- EXTRACTED DATA
:::::

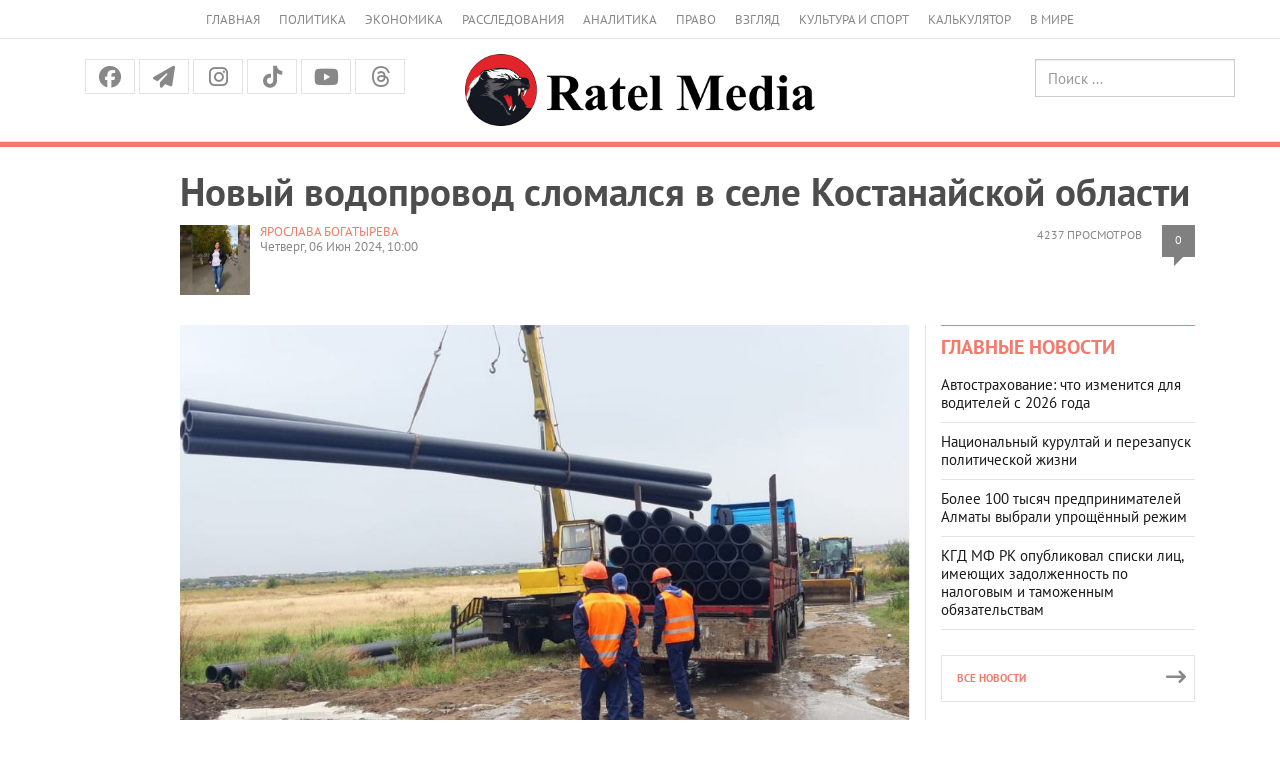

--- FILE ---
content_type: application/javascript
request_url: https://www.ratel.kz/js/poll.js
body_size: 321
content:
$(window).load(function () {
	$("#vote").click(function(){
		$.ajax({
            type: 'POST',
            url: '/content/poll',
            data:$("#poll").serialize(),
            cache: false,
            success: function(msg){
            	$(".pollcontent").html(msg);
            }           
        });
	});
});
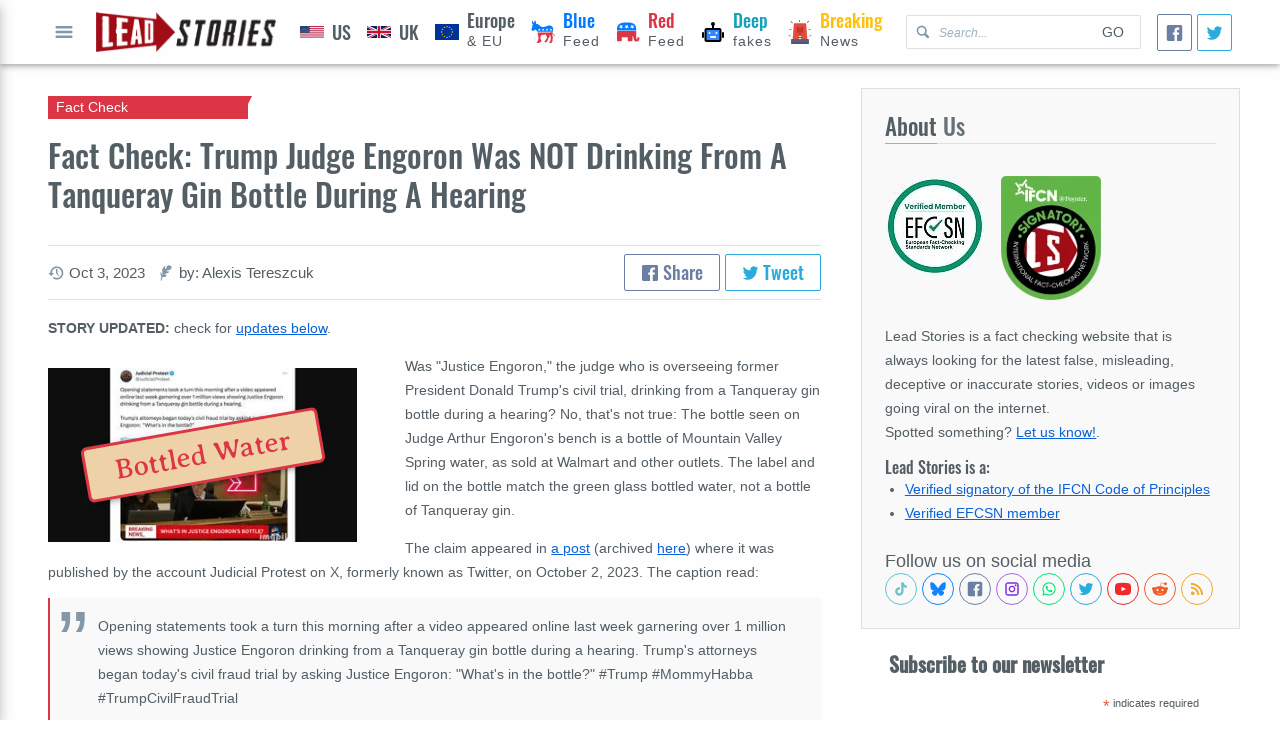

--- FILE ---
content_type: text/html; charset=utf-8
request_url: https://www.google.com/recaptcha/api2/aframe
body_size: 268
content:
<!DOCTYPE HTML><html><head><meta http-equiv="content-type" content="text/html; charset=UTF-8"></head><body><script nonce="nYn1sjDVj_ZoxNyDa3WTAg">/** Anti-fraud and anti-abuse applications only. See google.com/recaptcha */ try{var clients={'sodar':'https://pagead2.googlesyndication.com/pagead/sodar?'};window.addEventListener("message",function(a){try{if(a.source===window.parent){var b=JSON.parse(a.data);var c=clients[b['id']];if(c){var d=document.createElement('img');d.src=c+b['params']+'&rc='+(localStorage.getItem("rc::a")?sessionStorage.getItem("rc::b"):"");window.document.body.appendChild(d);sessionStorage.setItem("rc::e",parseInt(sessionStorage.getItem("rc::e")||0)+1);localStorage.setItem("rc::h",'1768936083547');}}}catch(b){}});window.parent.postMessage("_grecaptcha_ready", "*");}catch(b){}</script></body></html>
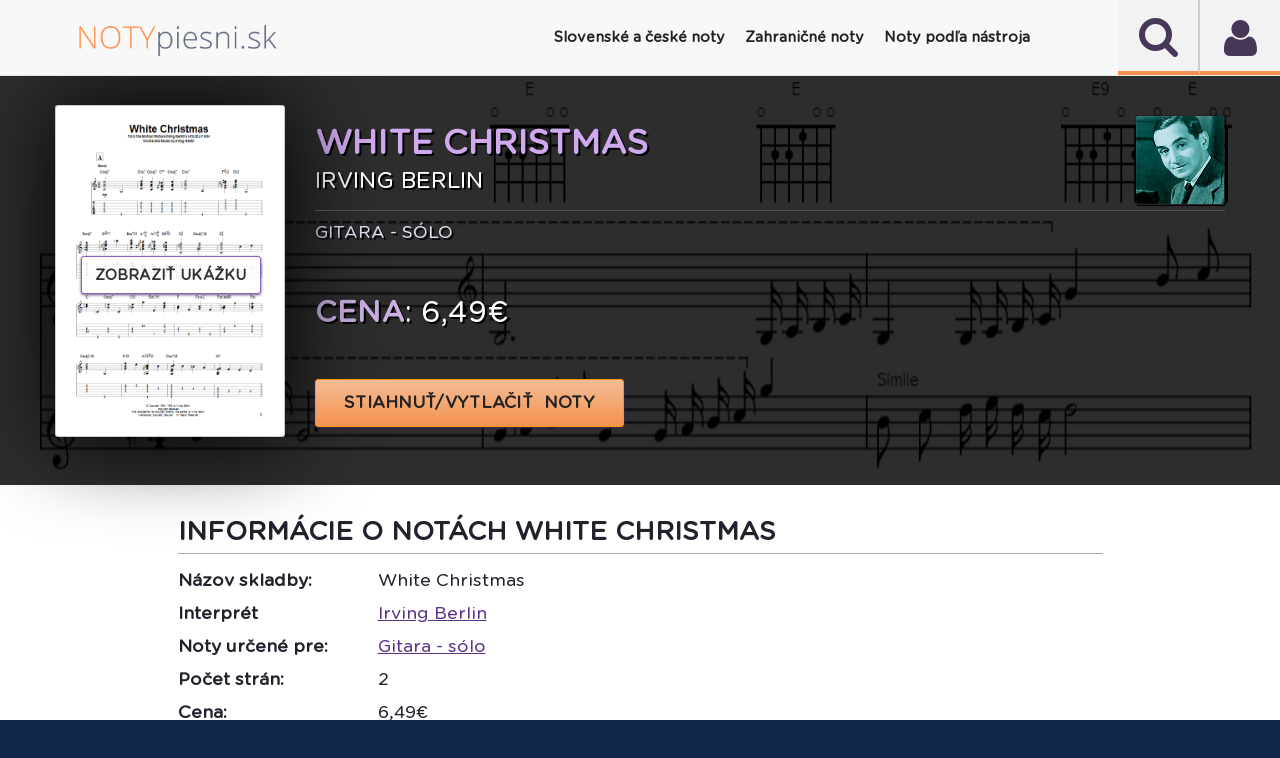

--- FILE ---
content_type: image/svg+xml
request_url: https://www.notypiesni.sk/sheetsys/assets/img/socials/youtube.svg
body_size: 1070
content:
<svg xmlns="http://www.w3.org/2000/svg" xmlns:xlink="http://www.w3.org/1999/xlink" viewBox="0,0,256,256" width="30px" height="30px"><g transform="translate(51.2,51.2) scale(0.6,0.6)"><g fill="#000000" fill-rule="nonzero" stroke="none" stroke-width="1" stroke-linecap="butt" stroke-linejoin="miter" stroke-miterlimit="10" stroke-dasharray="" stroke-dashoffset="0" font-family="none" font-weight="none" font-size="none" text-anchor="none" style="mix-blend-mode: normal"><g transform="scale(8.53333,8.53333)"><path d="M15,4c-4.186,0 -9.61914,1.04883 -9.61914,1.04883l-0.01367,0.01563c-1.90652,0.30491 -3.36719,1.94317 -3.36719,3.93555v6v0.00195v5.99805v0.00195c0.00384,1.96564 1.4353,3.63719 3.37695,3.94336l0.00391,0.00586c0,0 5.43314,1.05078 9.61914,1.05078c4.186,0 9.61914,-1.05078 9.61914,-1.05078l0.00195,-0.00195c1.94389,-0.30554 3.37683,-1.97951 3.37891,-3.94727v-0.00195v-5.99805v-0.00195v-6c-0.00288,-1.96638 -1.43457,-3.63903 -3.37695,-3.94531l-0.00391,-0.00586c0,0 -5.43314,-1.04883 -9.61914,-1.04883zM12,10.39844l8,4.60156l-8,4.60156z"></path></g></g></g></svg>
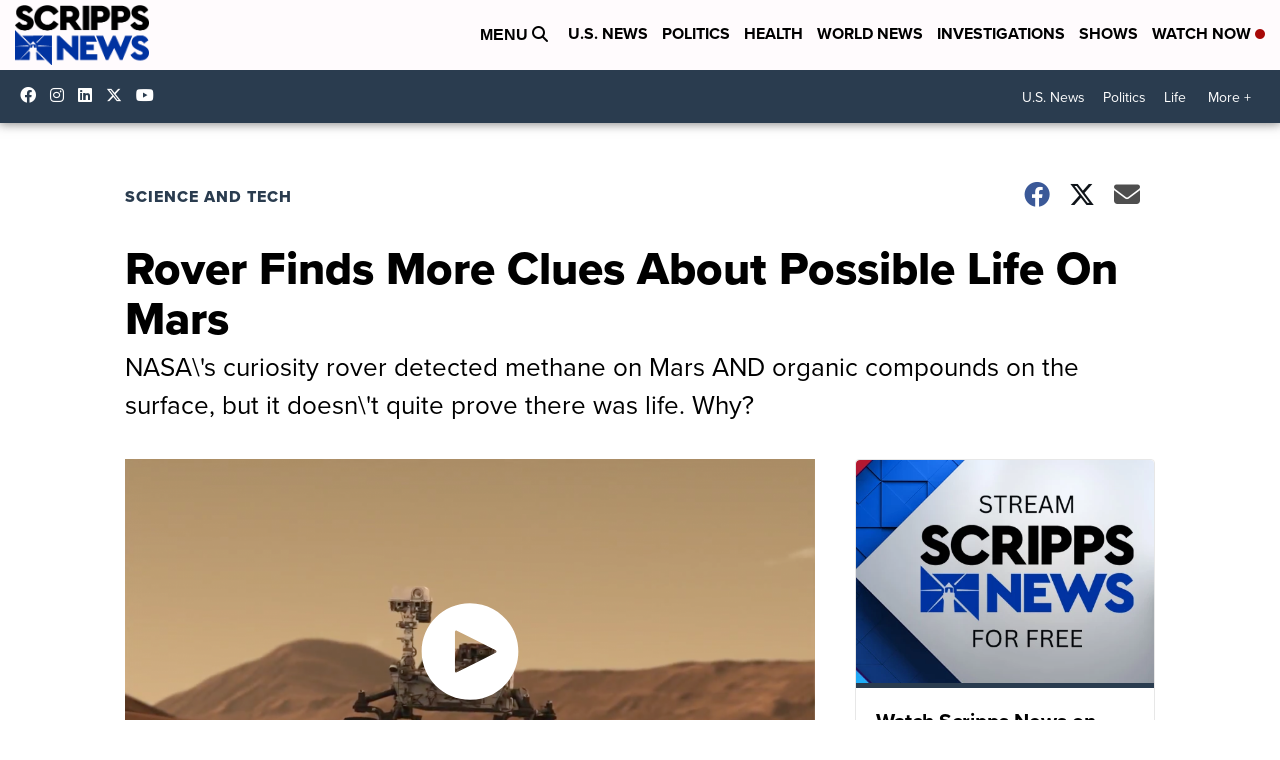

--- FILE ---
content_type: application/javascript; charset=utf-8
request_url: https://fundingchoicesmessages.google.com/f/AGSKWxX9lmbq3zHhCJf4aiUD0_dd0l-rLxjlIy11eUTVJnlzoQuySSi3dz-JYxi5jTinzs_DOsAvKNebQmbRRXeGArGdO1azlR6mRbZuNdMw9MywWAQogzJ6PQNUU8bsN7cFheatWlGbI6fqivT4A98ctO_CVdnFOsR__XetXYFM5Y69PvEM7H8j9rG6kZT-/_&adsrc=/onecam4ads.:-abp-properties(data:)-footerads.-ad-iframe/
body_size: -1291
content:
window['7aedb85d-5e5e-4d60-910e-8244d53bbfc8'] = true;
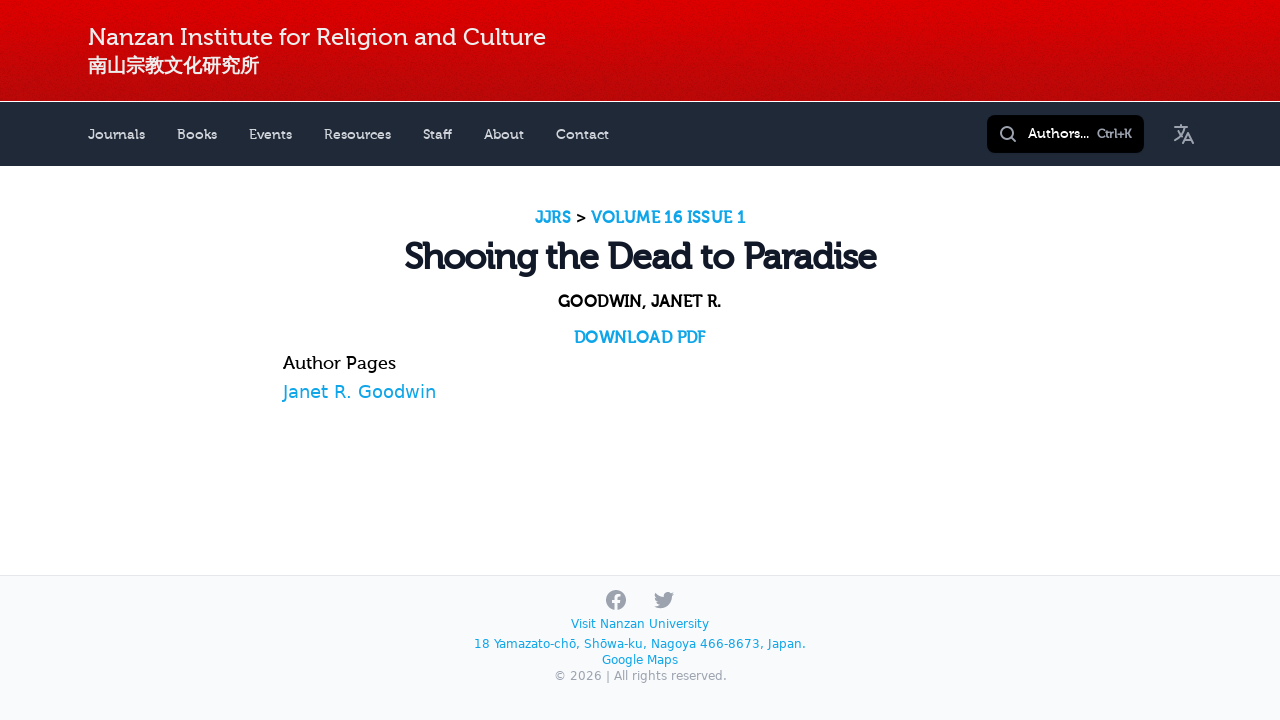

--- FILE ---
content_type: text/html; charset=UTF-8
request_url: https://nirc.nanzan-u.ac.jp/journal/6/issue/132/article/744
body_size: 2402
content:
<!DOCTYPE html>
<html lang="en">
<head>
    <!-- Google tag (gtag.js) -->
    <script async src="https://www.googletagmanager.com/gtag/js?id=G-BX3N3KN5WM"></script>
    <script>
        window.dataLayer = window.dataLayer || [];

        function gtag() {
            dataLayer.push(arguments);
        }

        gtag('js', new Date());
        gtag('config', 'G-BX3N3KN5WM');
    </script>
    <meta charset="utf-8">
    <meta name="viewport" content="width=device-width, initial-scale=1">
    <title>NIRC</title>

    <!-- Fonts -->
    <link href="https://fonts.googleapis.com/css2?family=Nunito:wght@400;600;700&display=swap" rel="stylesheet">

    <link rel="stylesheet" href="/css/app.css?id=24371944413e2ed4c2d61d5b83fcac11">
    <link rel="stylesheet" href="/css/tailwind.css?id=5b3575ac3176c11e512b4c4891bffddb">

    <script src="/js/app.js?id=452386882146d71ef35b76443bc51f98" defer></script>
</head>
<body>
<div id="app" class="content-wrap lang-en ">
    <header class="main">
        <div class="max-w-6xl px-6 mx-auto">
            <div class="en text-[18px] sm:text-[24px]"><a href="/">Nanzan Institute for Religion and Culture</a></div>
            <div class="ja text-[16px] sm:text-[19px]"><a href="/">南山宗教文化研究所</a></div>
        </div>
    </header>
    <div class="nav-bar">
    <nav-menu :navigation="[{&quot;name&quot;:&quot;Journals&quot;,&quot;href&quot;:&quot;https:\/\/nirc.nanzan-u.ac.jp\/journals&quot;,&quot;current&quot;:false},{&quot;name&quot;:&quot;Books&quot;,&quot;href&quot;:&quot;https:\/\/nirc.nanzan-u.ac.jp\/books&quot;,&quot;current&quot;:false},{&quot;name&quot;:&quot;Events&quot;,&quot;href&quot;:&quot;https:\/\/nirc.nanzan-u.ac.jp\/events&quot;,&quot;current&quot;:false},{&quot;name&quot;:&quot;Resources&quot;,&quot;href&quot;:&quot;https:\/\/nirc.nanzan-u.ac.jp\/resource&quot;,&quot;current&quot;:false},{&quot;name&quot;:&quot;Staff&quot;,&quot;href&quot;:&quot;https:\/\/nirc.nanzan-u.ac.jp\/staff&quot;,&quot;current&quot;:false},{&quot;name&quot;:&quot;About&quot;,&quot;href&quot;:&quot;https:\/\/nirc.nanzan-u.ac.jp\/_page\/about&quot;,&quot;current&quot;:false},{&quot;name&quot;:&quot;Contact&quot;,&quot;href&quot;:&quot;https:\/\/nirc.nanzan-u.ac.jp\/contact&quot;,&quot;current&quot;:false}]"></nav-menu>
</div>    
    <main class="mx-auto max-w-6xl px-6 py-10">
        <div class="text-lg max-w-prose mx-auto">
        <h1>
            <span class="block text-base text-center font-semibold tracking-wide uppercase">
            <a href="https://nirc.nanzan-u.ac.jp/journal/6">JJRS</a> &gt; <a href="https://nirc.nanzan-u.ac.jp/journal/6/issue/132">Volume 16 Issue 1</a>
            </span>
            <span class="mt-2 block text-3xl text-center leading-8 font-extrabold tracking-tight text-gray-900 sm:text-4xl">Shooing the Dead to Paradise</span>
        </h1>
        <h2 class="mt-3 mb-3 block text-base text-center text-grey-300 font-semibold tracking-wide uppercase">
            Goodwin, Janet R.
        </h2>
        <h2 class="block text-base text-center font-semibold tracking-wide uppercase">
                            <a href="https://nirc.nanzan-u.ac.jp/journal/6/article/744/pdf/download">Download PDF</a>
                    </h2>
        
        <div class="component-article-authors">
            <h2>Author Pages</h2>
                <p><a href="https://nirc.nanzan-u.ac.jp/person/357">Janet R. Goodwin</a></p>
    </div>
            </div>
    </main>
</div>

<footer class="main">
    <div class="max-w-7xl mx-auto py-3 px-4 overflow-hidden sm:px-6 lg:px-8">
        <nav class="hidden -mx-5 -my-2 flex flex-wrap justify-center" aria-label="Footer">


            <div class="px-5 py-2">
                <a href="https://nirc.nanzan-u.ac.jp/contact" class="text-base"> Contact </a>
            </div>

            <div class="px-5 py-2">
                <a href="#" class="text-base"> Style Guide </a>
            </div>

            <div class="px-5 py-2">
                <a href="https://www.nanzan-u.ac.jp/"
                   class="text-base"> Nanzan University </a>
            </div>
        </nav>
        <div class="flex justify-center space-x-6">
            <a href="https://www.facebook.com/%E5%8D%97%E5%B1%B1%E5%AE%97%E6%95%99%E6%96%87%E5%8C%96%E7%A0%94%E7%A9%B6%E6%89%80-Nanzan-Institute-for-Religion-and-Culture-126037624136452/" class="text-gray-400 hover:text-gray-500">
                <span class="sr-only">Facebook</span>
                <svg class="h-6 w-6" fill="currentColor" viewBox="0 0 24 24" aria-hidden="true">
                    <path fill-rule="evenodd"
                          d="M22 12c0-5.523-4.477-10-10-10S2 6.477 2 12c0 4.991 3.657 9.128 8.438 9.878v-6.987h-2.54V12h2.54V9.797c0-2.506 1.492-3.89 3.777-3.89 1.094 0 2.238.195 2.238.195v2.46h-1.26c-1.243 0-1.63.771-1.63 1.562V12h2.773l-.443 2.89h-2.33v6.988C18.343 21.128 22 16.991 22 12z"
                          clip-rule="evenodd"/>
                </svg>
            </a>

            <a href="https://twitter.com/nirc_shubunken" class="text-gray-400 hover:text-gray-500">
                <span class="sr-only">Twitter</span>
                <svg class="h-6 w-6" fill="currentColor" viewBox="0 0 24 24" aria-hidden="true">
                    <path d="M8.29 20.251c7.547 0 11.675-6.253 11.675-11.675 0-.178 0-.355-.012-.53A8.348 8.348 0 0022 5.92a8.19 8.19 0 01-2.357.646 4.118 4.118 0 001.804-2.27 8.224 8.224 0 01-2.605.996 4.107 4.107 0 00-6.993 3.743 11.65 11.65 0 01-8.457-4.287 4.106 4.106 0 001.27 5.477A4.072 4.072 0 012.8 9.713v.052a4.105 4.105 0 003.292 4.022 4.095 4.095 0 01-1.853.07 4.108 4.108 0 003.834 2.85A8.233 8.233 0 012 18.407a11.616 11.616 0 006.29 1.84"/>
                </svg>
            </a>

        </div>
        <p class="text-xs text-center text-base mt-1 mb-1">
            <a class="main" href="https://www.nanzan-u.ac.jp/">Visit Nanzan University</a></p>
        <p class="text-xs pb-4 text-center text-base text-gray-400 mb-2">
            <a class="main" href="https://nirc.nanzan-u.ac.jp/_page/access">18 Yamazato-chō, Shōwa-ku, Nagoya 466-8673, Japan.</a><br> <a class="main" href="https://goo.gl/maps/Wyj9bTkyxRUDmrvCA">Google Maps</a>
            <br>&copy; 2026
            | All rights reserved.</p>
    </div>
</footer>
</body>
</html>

:::::

- WORK TASK
Copy out the lines above exactly, beginning at the one that contains "<!-- Fonts -->" and ending at the one that contains "Religion and Culture</a></div>".

- PROBLEM SOLUTION
    <!-- Fonts -->
    <link href="https://fonts.googleapis.com/css2?family=Nunito:wght@400;600;700&display=swap" rel="stylesheet">

    <link rel="stylesheet" href="/css/app.css?id=24371944413e2ed4c2d61d5b83fcac11">
    <link rel="stylesheet" href="/css/tailwind.css?id=5b3575ac3176c11e512b4c4891bffddb">

    <script src="/js/app.js?id=452386882146d71ef35b76443bc51f98" defer></script>
</head>
<body>
<div id="app" class="content-wrap lang-en ">
    <header class="main">
        <div class="max-w-6xl px-6 mx-auto">
            <div class="en text-[18px] sm:text-[24px]"><a href="/">Nanzan Institute for Religion and Culture</a></div>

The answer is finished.